Japanese Prints at the Hood Museum of Art - Along the Tokaido highway

The Historical Incident

Chûshingura (A Treasury of Loyal Retainers), perhaps the most popular of all kabuki plays, was based on actual events. In 1701 the shogun chose Lord Asano of the Ako domain to chaperone two representatives of the imperial household during their annual visit to Edo. He was told to seek instruction in the complex protocols associated with such a visit from Moronao, one of the shogun’s ministers. Moronao humiliated Asano in front of his peers after he refused to pay the bribe Moronao expected. Asano drew his sword and wounded Moronao, an act punishable by death, since it occurred within the shogun’s residence. Asano was ordered to commit seppuku (ritual disembowelment). His domain was confiscated and his retainers were released from service, becoming rônin (masterless samurai). Forty-seven of Asano’s retainers plotted for months to avenge their lord’s death. In 1703 they invaded Moronao’s mansion. Moronao was captured, executed, and his head was placed on Asano’s grave. All forty-seven rônin committed seppuku when the shogun condemned them to death for their act.

The Play

The courageous vendetta of the forty-seven rônin quickly captivated public sentiment. One of Edo’s kabuki theaters staged a version of the story a mere two weeks after the rônin committed suicide but the play was quickly banned as it violated laws prohibiting references to contemporary political events. By 1706 the Osaka playwright Chikamatsu Monzaemon was incorporating parts of the vendetta tale into his puppet (bunraku) plays, avoiding censorship by recasting the tale into an earlier era and changing the names of the main characters. Other authors, working over the next four decades, continued to modify the play with new subplots and additional characters until 1748 when Takeda Izumo, Miyoshi Shôraku, and Namiki Senryû penned the version we know today as Chûshingura.

Chûshingura Prints

The success of Chûshingura on the stage prompted print artists to explore its possibilities.
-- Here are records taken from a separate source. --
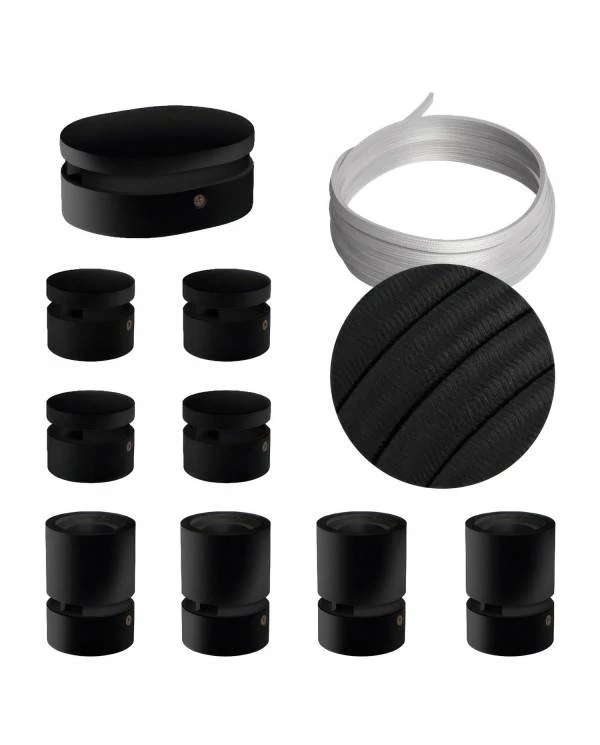 Sistema Filé Symmetric Kit completo negro con rosetón central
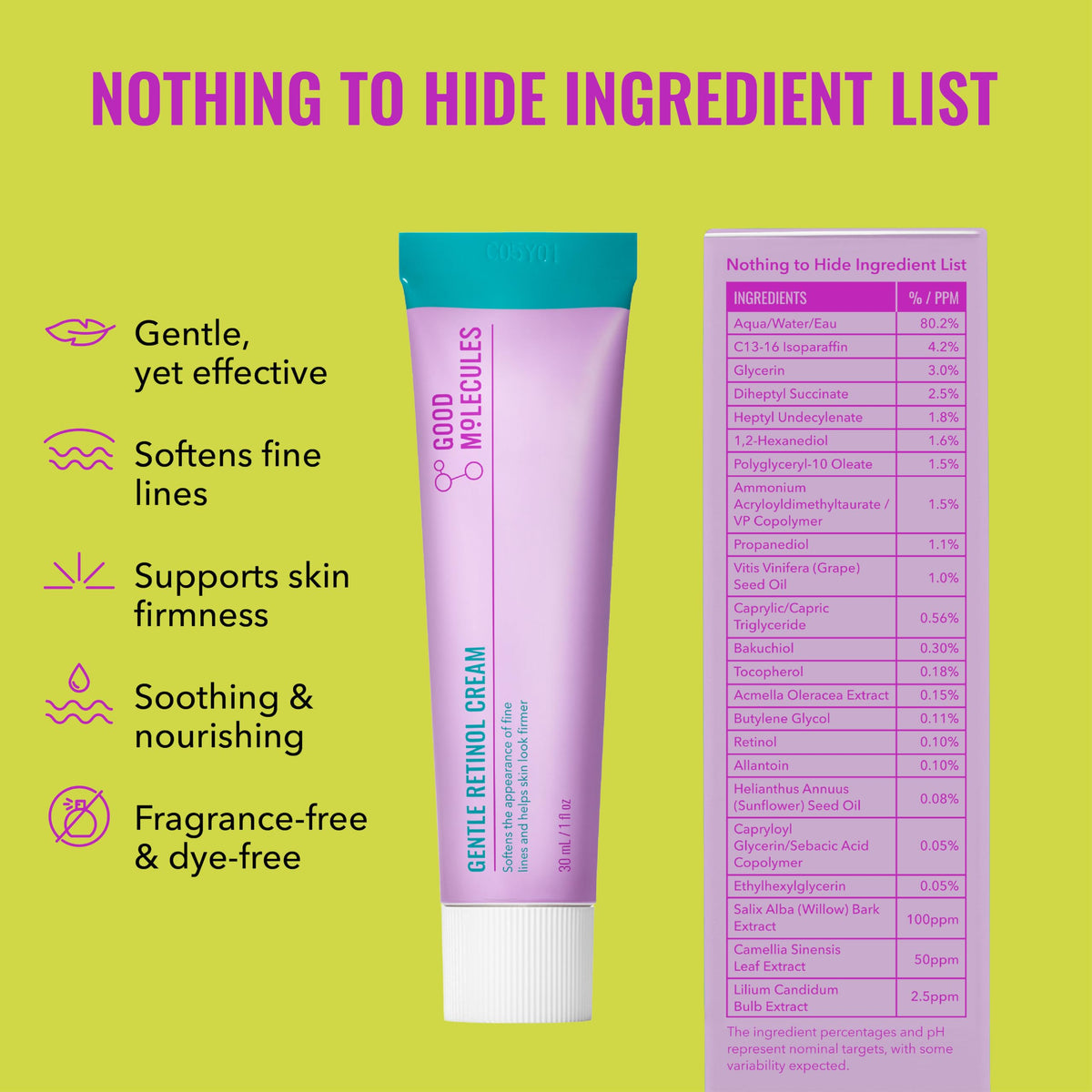 Good Molecules Gentle Retinol Cream back view with label
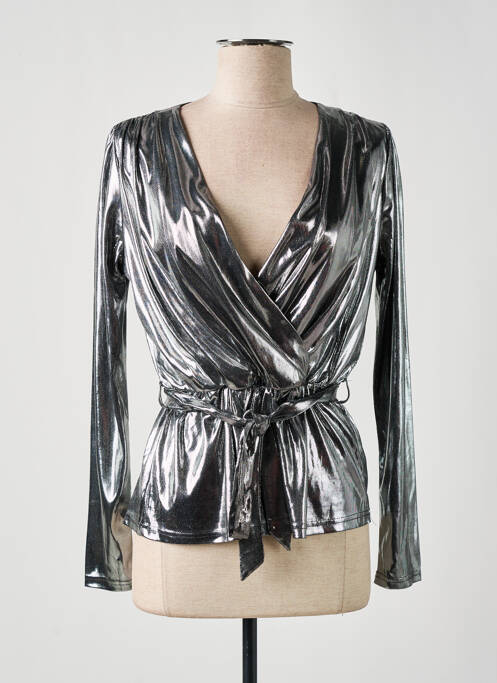 Cardigan petrecut argintiu MOD.STYLE femeie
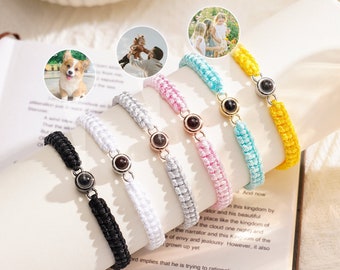 Woven Projection Photo Bracelet, Personalised Projection Bracelet, Memorial Picture Gift, Birthday Gift for Her, Projection Jewlery for Dad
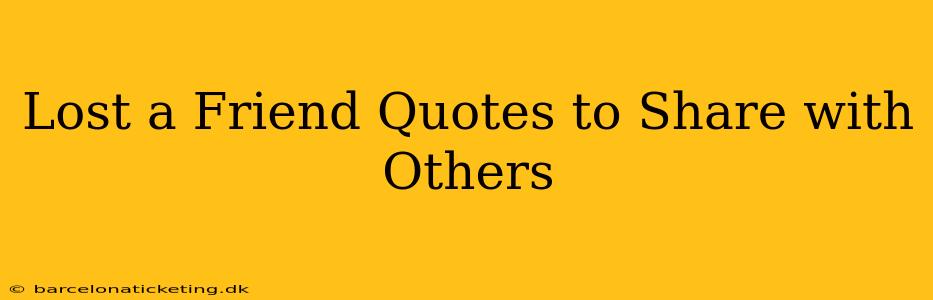 Lost a Friend Quotes to Share with Others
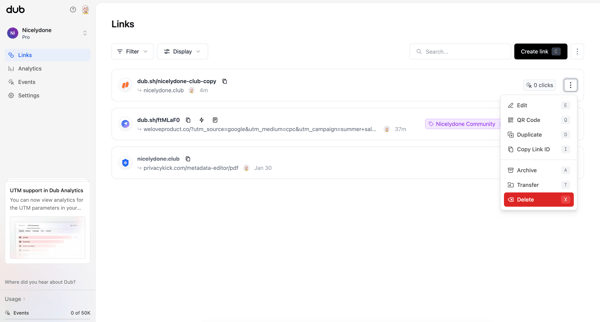 Dub.co - Link Management for Modern Marketing Teams screen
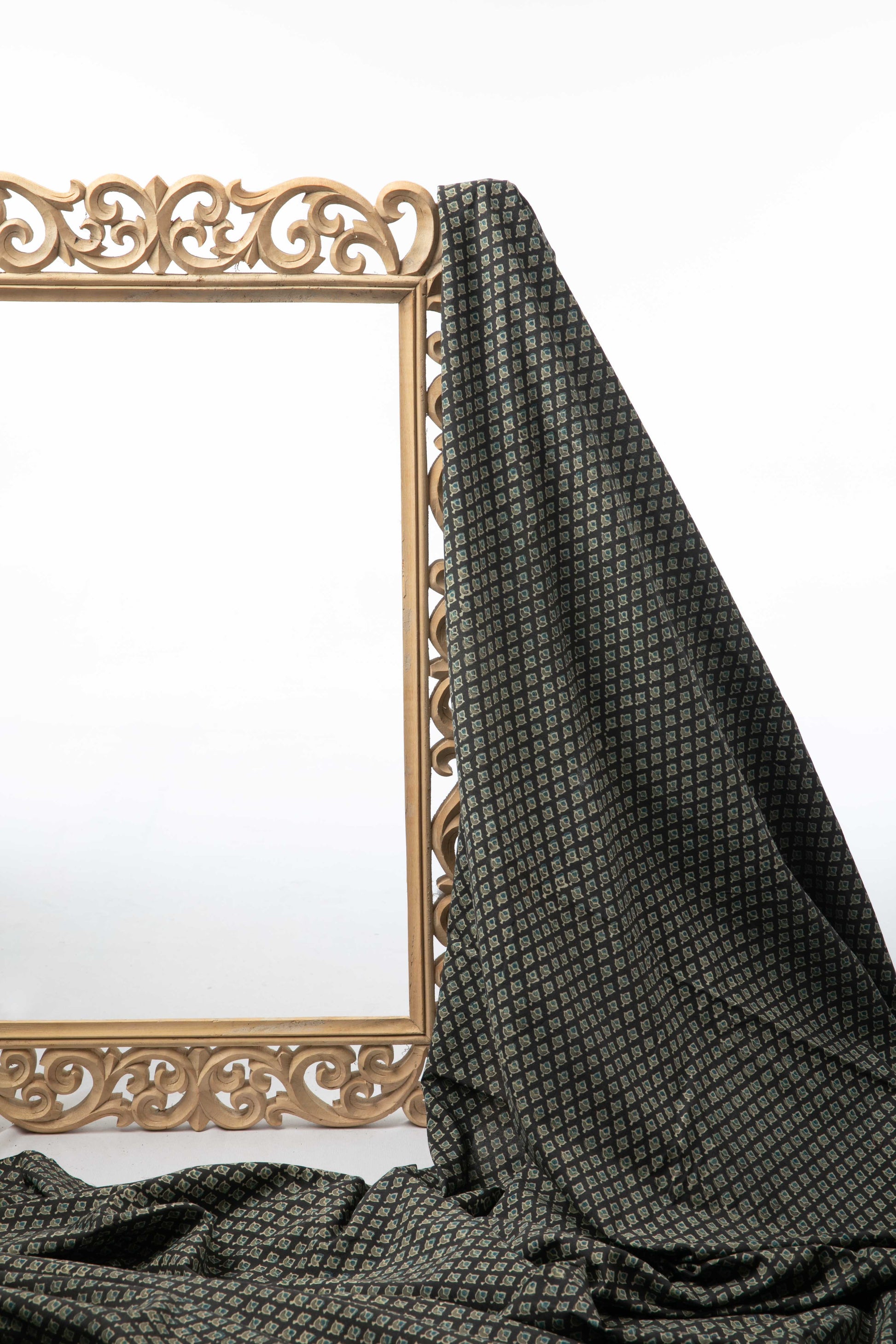 Ushraa - Midnight Bloom – Ajrakh Hand Block Print Cotton Fabric-Rutambhara-RUTAMBHARA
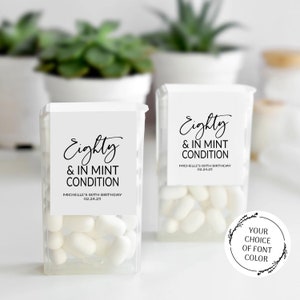80. Geburtstag Party Favor Mint Etiketten, Eighty & In Mint Zustand Aufkleber, Mint Favors Aufkleber, personalisierte Mint Geburtstagsgeschenke Aufkleber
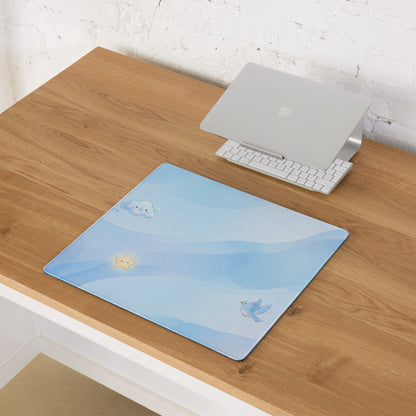 Cute Sky Blue Gaming Mouse Pad With Clouds Stars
Chûshingura series, usually numbering eleven prints (one for each act), proved especially popular. Katsukawa Shunsen’s series, shown here, is a particularly unique example in that his use of Western-style linear perspective facilitated a more thorough retelling of the play. The extended ground plane allowed Shunsen to depict two and sometimes three scenes from each act. Many of the play’s numerous subplots come to life in the middle and background sections of each design. In some prints Shunsen utilized these spaces to restage an act sequentially scene by scene, as it would have performed in the theater.